I wandered away from my parents. I felt the sheer magnitude of life, of how small I was. For the first time that smallness didn’t scare me, and feelings of exhilaration began to drown out my cruel inner voice.
Then it started to rain, and the mean inner dialogue that usually ran through my mind was silenced by the hum of rain crashing into the dirt. I was filled with a scary but beautiful sense of newness.
I began to crave more nature. For the next few weeks, I accompanied my mom to the grocery store or the farmer’s market, just to look at the trees bursting with viridian leaves, beautiful old houses, the occasional farm with cows and horses freckled across expansive fields. The wind rushing in through the passenger seat window reawakened my enthusiasm for life.
My Friends Felt Safe
I thought back to the therapist’s diagnosis, and for the first time it was useful. Recontextualizing my fear as a condition eventually made me realize that it was not something I had to live with.
Returning to the city was hard. Idyllic green landscapes are easier for an agoraphobe than the crushing noise and people of the urban environment.
I didn’t necessarily miss being around people. But with my new perspective on the world I recognized that completely sequestering myself was not healthy. And I wanted to share my passions with like-minded people.
On the first day of 9th grade, a girl my age, Naima, asked me what kind of anime I liked after I mentioned it in class. Swallowing my fear, I answered, and then we were talking. Despite the months I had spent agonizing over it, socializing with her was somehow easy. She eventually became my first friend since my isolation had begun. Now, she’s my bandmate.
Slowly, my confidence grew. On a spring day in 9th grade, I switched my black t-shirt and jeans for a colorful dress, wanting to express the brightness within me. As I walked down the street I could feel people’s eyes on me, and the familiar anxiety. But I knew that in embracing that fear I could experience a far happier existence.
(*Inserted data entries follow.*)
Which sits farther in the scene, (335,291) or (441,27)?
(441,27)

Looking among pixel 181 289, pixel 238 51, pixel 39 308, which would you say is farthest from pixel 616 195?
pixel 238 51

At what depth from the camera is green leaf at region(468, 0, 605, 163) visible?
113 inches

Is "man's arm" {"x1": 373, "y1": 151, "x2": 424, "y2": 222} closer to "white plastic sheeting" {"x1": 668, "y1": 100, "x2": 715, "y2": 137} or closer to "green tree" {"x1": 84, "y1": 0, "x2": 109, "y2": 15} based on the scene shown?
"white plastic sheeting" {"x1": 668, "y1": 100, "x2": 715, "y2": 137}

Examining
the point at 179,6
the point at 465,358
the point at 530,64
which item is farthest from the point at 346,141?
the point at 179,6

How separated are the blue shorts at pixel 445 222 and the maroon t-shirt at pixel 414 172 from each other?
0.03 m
There was more beauty out in the world.
At the end of freshman year, I went out with friends for the first time in a year and a half: That might be when my 18-month agoraphobic episode came to a close. We went to a restaurant, and I enjoyed the food. There were people there, strangers who could hurt me or judge me or hate me. But my friends felt safe in a way friends didn’t use to. I sat at the table, ate good food, and walked home slowly, savoring this new life.
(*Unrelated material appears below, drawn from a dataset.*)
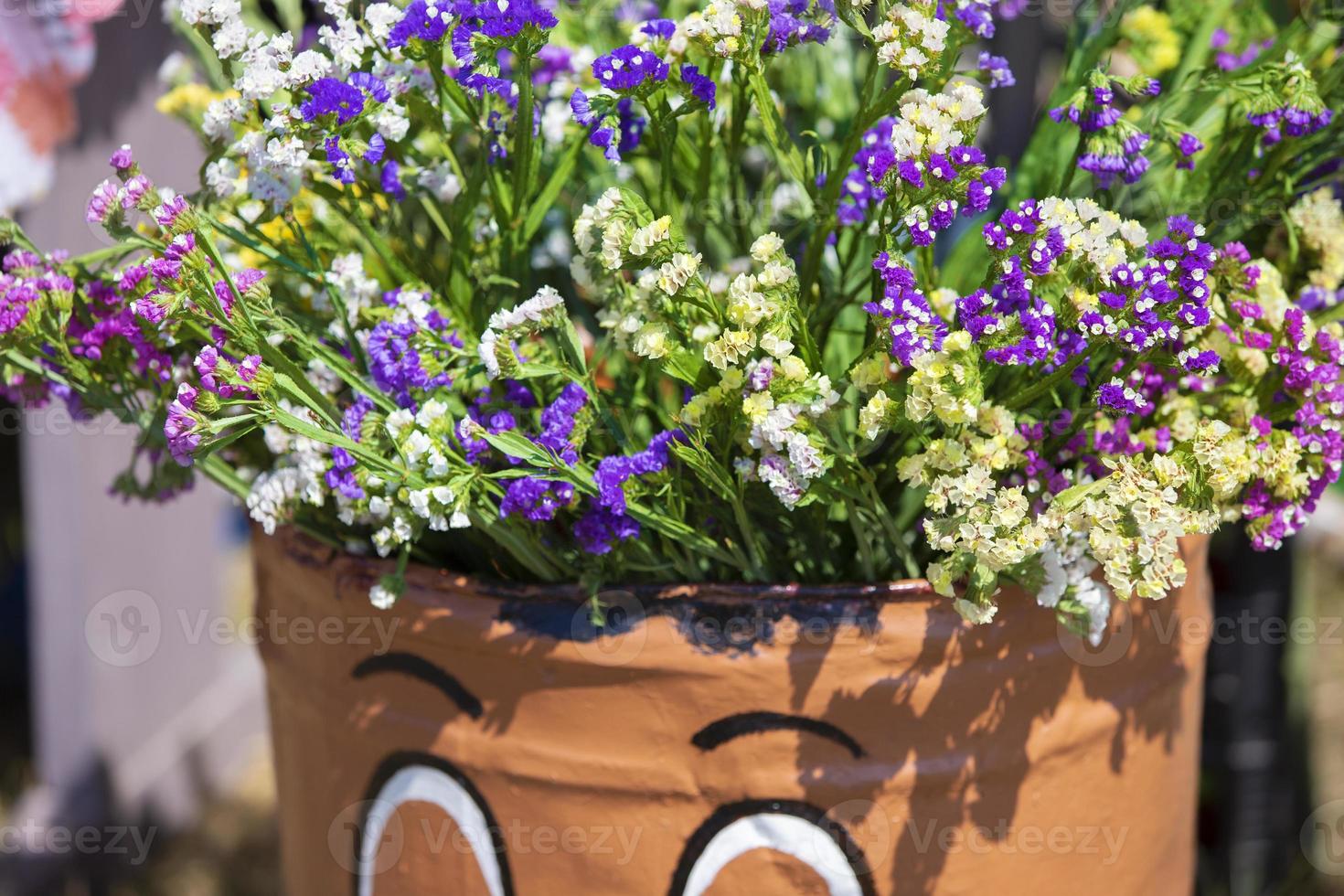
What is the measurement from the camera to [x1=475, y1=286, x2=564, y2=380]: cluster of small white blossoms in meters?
0.68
Now, it’s three years later, and my band Divine Intervention is practicing in Midtown. The band is my friend Naima on vocals, Addie on drums, and me on guitar. We’re playing Violet by Hole. We’re not particularly good, but we’re getting better. As I play the wrong guitar chord and Addie smashes a cymbal, we collectively exhale, look at each other, and laugh.
“Dude, Kathleen Hanna is going to be begging us to open for Bikini Kill any day now,” says Naima.
“Of course, how could she not???” I reply. Somehow, this rapport between us had become so natural I couldn’t imagine life without it.
Divine Intervention emerges onto the streets surrounding Bryant Park, and we meet up with a few friends to eat in Koreatown. Midtown is loud and smells bad and there are lots of people. I don’t mind. The music we just made, the canopy of trees above my head, and the infectious laughter of my friends carries me through fear.
I still spend some days inside, and I’m still kind of self-defeating and fearful. Maybe that’s just the person I am. But I am much more than that, and I don’t define myself by that fear. I’m not agoraphobic anymore.